**作業内容:**
「自在」という言葉について書かれたブログ記事を、示されている最後の文の続きから書き継いでください。

ゆっくり読書

読んだ本の感想を中心に、日々、思ったことをつれづれに記します。

自在

2010-03-21 10:06:52 | Weblog
昨晩は家の前を空き缶が行ったり来たりしていて、とてもにぎやかだった。
風の音を聞くと、昔の人が自然に対してもっていた畏敬の念を、
少しだけ共有できたような気がしてくる。
断続的に眠りを妨げられたこともあって、朝からすごく体が重い。

今日は、護国寺まで「菩提道次第論略論」の講義を聴きに行く予定だったのだけど、
行くことができなくなったので、テキストを自分なりに読んでみる。

仏教の文章を読んでいると、
いつも、普段使っている言葉が、まったく違う味わいをもってくる。
ときに熟語の場合は、漢文を読むように読み下して、ふと気づくこともある。

例えば、「自在」という言葉。
漢字の組成という側面から眺めてみると、なかなか哲学的で難しい熟語だと思う。
ネットの漢和辞典でこの意味を調べると、
「心のままであること。思うままになること。また、そのさま。」
という意味の他に、
「仏・菩薩が望むとおりに物事をなしうること。
この力を自在力といい、仏・菩薩を自在人という。」という記述も出て来る。

私の言葉の使い方が正しくないのかもしれないけど、
日常生活において、「心のままであったり、思うままになること」を想像すると、
ものすごく幸せそうな天然の人とか、
わがまま放題がゆるされる人のような気がしてしまう。
「勝手気まま」とも近い印象を持っている。

**抽出データ:**
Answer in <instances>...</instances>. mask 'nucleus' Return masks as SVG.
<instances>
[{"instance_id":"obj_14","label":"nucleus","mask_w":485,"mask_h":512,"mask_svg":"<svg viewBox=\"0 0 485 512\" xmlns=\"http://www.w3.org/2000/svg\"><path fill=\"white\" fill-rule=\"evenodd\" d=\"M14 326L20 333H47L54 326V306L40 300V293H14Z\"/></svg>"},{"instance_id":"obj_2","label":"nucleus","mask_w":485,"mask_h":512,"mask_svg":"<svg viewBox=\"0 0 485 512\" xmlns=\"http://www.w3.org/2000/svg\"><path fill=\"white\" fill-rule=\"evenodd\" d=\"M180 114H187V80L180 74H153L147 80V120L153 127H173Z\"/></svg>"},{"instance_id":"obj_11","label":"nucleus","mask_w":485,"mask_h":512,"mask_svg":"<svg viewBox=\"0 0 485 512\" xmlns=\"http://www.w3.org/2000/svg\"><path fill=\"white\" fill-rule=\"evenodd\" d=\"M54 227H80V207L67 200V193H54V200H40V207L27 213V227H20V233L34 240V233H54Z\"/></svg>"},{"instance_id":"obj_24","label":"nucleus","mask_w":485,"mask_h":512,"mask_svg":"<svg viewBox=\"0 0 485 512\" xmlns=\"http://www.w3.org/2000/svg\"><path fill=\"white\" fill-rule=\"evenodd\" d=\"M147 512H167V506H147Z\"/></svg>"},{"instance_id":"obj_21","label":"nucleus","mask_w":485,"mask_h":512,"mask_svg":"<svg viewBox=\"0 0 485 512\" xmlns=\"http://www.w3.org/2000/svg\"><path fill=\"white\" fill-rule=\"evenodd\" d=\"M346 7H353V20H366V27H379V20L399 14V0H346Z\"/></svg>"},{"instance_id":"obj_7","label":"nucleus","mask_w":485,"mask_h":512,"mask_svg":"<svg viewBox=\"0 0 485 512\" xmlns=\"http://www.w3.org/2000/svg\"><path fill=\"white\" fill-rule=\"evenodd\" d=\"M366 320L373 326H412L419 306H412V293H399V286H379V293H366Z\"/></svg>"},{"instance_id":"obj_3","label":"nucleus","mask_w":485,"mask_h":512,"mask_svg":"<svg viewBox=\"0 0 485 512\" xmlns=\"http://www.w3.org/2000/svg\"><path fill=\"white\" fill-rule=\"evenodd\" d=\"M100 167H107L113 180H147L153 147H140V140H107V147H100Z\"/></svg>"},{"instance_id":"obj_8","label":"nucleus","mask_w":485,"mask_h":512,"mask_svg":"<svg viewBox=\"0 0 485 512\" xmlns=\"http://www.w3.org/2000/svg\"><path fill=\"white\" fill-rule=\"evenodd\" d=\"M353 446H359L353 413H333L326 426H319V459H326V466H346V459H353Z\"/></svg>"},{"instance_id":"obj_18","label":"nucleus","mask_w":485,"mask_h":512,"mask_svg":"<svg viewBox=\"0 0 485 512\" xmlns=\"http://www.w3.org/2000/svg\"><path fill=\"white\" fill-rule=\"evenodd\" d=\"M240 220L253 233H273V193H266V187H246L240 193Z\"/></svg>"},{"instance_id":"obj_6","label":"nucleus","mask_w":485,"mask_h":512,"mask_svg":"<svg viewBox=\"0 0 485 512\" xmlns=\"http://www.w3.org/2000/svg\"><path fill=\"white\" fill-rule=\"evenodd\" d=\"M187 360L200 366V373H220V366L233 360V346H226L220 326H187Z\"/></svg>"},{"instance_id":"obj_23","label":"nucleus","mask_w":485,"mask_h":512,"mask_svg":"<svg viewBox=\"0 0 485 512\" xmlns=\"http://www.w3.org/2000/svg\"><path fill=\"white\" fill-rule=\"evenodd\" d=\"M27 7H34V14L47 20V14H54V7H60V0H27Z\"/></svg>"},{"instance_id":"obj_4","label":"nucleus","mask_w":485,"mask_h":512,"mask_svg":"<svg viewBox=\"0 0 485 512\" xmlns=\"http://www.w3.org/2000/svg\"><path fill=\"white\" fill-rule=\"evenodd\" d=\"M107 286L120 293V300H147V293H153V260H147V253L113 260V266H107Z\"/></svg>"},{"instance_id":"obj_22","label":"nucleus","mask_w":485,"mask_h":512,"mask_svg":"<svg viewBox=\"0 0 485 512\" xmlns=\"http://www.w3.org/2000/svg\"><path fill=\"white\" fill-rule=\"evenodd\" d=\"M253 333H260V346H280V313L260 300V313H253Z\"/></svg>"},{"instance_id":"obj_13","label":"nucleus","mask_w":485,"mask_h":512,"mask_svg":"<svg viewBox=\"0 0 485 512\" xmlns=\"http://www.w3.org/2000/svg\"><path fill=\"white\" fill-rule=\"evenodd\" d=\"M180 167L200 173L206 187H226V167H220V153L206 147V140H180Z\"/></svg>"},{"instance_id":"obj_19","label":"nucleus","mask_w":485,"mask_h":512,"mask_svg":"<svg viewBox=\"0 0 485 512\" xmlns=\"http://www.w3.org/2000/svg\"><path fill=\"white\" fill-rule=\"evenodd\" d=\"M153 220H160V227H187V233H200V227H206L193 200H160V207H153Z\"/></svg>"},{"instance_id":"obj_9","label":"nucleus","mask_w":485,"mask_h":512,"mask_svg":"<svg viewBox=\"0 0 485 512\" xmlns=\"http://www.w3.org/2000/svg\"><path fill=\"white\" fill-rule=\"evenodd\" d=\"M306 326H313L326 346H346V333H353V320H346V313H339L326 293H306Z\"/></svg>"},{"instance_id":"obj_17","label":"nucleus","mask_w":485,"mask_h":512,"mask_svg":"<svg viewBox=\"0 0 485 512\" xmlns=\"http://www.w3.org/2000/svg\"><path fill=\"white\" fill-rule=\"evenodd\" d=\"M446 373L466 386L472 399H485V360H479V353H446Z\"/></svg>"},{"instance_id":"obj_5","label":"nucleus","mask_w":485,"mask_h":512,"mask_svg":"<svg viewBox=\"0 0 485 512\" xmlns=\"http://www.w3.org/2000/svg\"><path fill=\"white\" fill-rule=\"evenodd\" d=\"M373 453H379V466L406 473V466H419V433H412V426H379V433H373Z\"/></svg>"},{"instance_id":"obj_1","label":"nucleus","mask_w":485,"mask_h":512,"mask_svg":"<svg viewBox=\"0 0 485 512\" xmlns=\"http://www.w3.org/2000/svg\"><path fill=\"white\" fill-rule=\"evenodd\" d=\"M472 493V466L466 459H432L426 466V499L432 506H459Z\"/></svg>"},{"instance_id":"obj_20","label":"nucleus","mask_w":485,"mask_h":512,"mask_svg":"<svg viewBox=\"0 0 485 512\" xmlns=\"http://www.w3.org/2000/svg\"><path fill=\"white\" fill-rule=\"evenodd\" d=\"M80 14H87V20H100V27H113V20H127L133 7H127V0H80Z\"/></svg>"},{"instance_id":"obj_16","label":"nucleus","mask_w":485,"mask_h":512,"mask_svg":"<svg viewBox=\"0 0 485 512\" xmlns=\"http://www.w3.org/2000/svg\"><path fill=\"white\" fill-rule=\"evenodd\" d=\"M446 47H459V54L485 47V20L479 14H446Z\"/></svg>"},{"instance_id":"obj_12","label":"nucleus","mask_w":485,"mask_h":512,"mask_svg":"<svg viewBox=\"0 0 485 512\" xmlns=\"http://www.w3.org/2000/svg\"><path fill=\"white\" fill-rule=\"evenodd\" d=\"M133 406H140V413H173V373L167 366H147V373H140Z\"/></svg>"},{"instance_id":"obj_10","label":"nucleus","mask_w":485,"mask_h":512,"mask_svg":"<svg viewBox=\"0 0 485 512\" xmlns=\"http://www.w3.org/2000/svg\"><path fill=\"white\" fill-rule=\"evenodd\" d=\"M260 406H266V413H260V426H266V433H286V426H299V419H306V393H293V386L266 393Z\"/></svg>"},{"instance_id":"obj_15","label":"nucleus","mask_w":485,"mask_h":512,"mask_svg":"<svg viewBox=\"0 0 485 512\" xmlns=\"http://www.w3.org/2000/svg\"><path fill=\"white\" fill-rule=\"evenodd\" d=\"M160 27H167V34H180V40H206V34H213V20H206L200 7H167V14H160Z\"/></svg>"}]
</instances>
==
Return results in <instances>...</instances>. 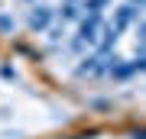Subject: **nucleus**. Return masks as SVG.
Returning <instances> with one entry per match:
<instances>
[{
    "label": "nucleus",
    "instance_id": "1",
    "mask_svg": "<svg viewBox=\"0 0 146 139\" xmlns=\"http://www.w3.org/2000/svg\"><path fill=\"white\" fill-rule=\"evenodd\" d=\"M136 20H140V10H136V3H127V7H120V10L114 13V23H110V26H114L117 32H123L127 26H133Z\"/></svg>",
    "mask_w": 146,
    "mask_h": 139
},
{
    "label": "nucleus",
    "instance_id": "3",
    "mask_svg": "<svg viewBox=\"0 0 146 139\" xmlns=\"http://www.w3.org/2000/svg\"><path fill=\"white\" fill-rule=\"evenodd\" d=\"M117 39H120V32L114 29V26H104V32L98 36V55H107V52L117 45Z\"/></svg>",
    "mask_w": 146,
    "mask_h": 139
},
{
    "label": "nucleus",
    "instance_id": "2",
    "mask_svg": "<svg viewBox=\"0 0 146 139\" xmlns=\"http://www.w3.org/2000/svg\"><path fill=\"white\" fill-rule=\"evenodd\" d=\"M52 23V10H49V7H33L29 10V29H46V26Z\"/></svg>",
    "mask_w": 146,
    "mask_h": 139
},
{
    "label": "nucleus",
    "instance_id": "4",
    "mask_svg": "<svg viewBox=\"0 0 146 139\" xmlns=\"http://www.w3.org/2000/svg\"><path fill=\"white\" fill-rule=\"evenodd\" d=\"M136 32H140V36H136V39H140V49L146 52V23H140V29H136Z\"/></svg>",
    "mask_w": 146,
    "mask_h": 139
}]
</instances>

**出力結果:**
もしくは、ソフトなどの技術を使いこなすプロ、といった具合。

でも、仏や菩薩は、自分以外の存在に尽くすという利他の精神が根底にある訳なので、
その意味をふまえて読んでみると、
「望むとおりに物事をなしうること」のうち、「望むこと」の内容がかなり重要だと思えてくる。
仏や菩薩は、自分のために、他人やお金を自在に動かしたいと望んでいるのではないから、
私が日常的に使っている「自在」とは、出発点が180度違ってくる。

「おのず」「みずから」「自我」、そして「在る」。
改めて「自在」という漢字を眺め、連想を広げて、
「自然」「自由」「現在」「存在」・・・、いろいろな単語を思い浮かべると、
認識論の端緒をつかんだような気持ちがしてくる。

そして、最後に、仏教は現世をどのように見つめ、生きていくか、という
実践の教えだったのだと改めて気づく。
神の世界が完全で、人間の世界は不完全だという宗教ではなくて、
「いま在る」ということを突き詰める。
だから、信じれば救われるのとは違う。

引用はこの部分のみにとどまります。